Un budget sous haute tension
Alors que la France s'apprête à célébrer Noël, le gouvernement et le Parlement sont plongés dans une crise budgétaire sans précédent. Vendredi 19 décembre, sept députés et sept sénateurs se retrouveront en commission mixte paritaire (CMP) pour tenter de trouver un accord sur le projet de loi de finances. Mais les perspectives sont sombres, tant les divergences entre les deux chambres sont profondes.
Un climat explosif
Dans les couloirs de l'Assemblée nationale, l'atmosphère est électrique. "C'est un peu l'enfer en vrai", résume une députée macroniste, illustrant la tension qui règne autour de ce texte crucial. Après des semaines de débats, les positions restent figées, et le Premier ministre Sébastien Lecornu a reconnu lui-même que les négociations seraient "plus difficiles encore" que pour le budget de la Sécurité sociale.
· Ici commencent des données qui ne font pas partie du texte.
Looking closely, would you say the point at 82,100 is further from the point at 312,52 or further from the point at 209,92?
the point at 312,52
La droite sénatoriale en ligne de mire
Le Sénat, dominé par une alliance entre la droite et le centre, a adopté une version durcie du budget, rejetant notamment la surtaxe sur les bénéfices des grandes entreprises, qui devait rapporter six milliards d'euros. Bruno Retailleau, patron de LR, a clairement affiché son opposition :
"C'est non. À ces conditions-là, qui sont des conditions néfastes pour le pays, ce n'est pas acceptable. On veut moins d'impôts et surtout moins de dépenses publiques."
Cette posture a provoqué l'ire de l'exécutif. Sébastien Lecornu a dénoncé "la radicalité d'une petite partie du groupe LR du Sénat", accusant la droite de mettre en danger la réussite de la CMP. Un ministre a même cinglé :
"Si la droite sénatoriale voulait imposer son budget, elle n'avait qu'à gagner les élections."
Un scénario catastrophe se profile
En cas d'échec de la CMP, le gouvernement devra recourir à une loi spéciale pour autoriser la perception des impôts et la reconduction des dépenses votées en 2025. Un scénario que personne ne souhaite, mais qui semble de plus en plus probable. "On en revient toujours au 49.3", confie une macroniste, évoquant la possibilité d'un recours à l'article 49.3 de la Constitution pour faire passer le budget.
La gauche dans l'opposition
Du côté des socialistes, l'opposition est ferme. Romain Eskenazi, porte-parole du groupe PS, a déclaré :
"Un PLF qui marquerait la continuité de la politique de l'offre [d'Emmanuel Macron] est inacceptable."Les écologistes, eux, refusent toute compromission. Christine Arrighi, cheffe de file du groupe, a dénoncé un budget "inacceptable", soulignant que le Sénat avait "détricoté les petites avancées de l'Assemblée".
Un budget qui divise jusqu'au sein de la majorité
Même au sein de la majorité, les divisions sont profondes. Le socle commun, qui regroupe macronistes et LR modérés, peine à trouver un consensus. Paul Midy, chef de file des macronistes, a insisté sur la nécessité d'un texte qui puisse être adopté par l'Assemblée, mais les écologistes et une partie des socialistes restent inflexibles.
Vers une reprise des négociations en janvier ?
Si la CMP échoue, les discussions pourraient reprendre en janvier, mais sous quelles conditions ? Jean-Philippe Tanguy, député RN, ironise :
"On peut imaginer une loi spéciale jusqu'aux municipales et finalement, un compromis ou un 49.3 de lassitude."Une perspective qui illustre le blocage politique actuel et la difficulté à trouver un terrain d'entente.
Un budget qui reflète les fractures politiques
Ce budget 2025 est bien plus qu'un simple texte financier : il cristallise les tensions politiques d'une France divisée. Entre la droite sénatoriale intransigeante, une gauche déterminée à s'opposer, et une majorité présidentielle en quête de compromis, les prochains jours s'annoncent décisifs. Et si le 49.3 devait être utilisé, ce serait un aveu d'échec pour un gouvernement déjà fragilisé.